Home buyers are being forced to adjust to what is becoming a new norm: Mortgage rates above 7%. At this week’s average of 7.19% for a 30-year fixed-rate mortgage, as reported Thursday by Freddie Mac, the typical monthly mortgage payment on a median-priced home of $413,500 would translate to $2,243, says Jessica Lautz, deputy chief economist at the National Association of REALTORS®.
“The elevated rates impact where a buyer can purchase and how much home they can afford today,” Lautz says. Indeed, the average loan size on a purchase application last week soared to $416,800—the highest level in six weeks, the Mortgage Bankers Association reports.

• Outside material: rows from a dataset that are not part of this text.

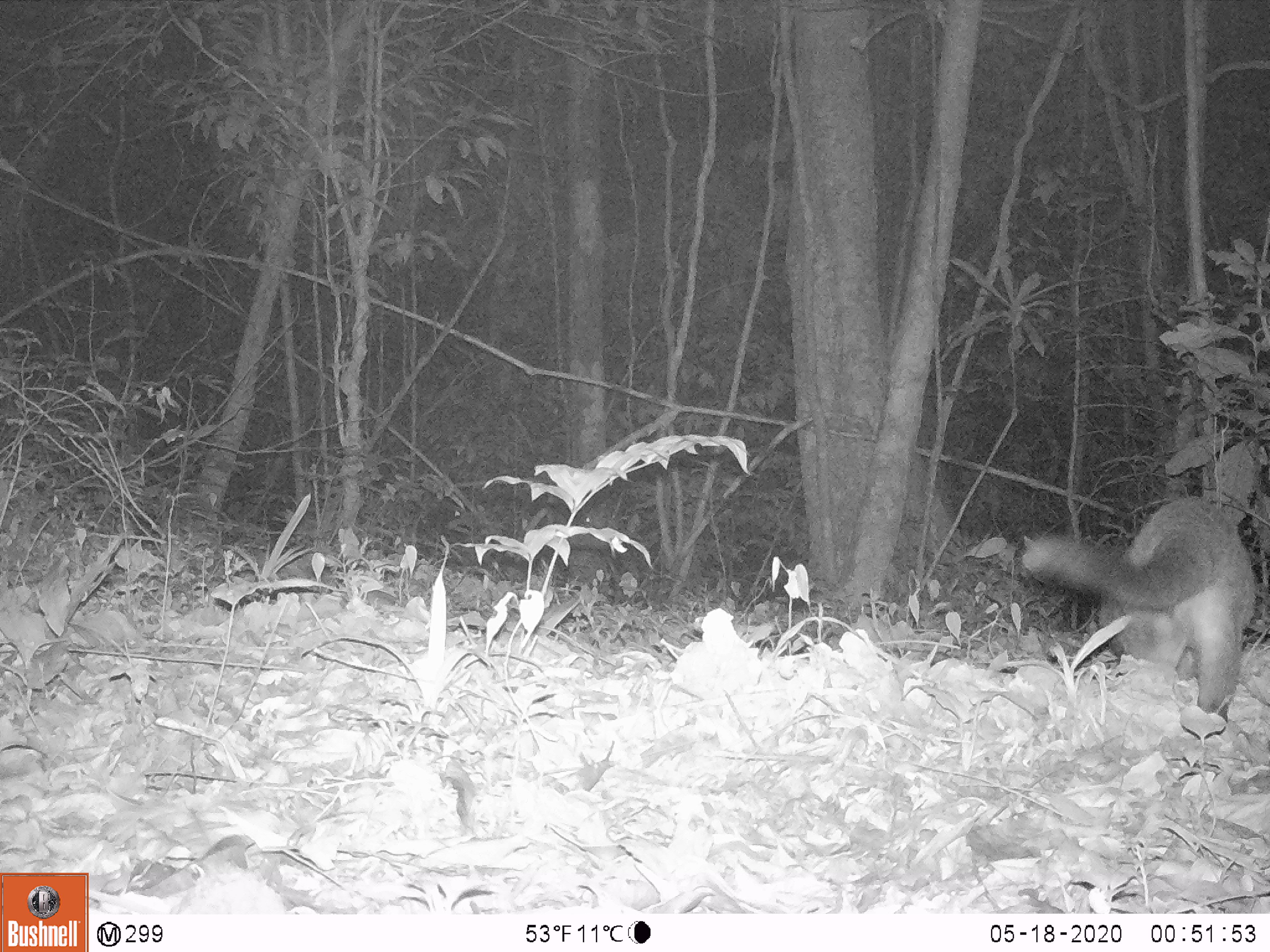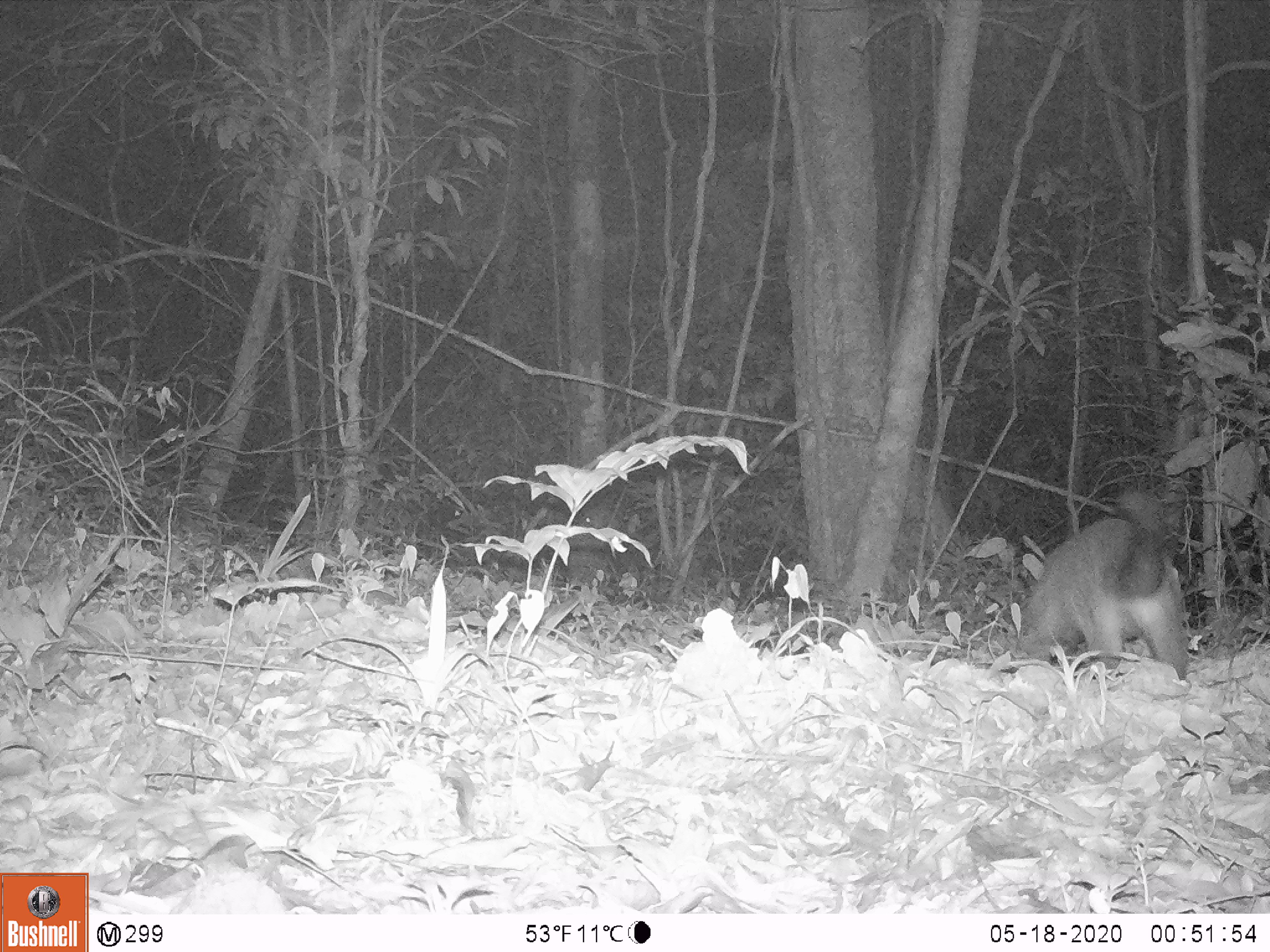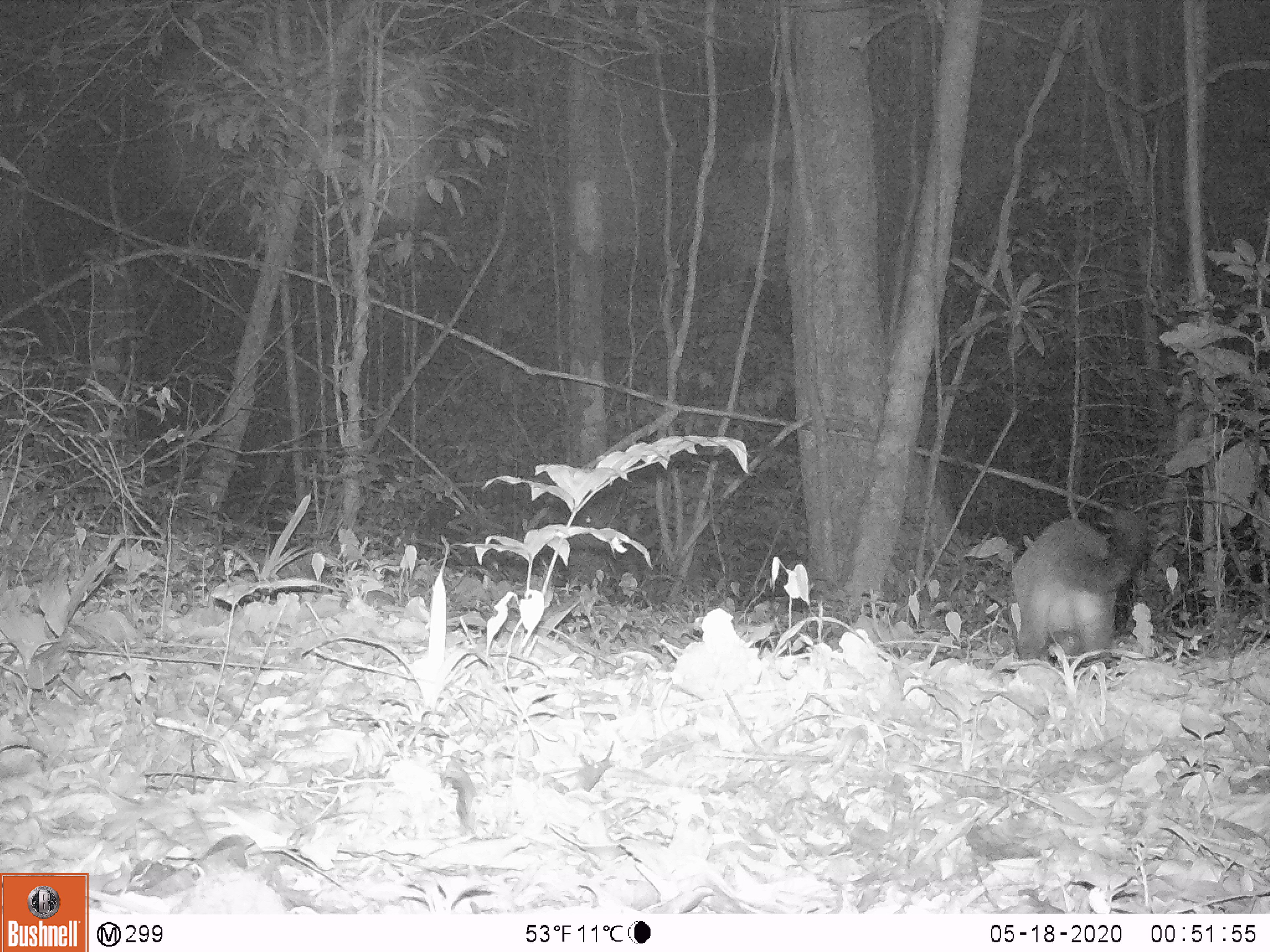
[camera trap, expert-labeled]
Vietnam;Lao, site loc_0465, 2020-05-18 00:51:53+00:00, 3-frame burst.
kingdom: Animalia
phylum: Chordata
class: Mammalia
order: Carnivora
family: Viverridae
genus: Paguma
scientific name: Paguma larvata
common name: masked palm civet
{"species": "masked palm civet (Paguma larvata)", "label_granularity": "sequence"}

The higher rates and home prices are creating a housing market of “haves and have-nots,” Lautz says. “The typical first-time, single or minority buyer has no ready cash to purchase a home,” she adds.
Meanwhile, current homeowners can leverage the record-high equity in their homes when purchasing again. They’re part of a group of buyers fueling the all-cash market, where higher mortgage rates are having no impact. In August, all-cash transactions comprised 27% of the housing market, NAR’s data shows.
Freddie Mac reports the following national averages with mortgage rates for the week ending Sept. 21:
- 30-year fixed-rate mortgages: averaged 7.19%, rising slightly from last week’s 7.18% average. A year ago, 30-year rates averaged 6.29%.
- 15-year fixed-rate mortgages: averaged 6.54%, increasing from last week’s 6.51% average. Last year at this time, 15-year rates averaged 5.44%.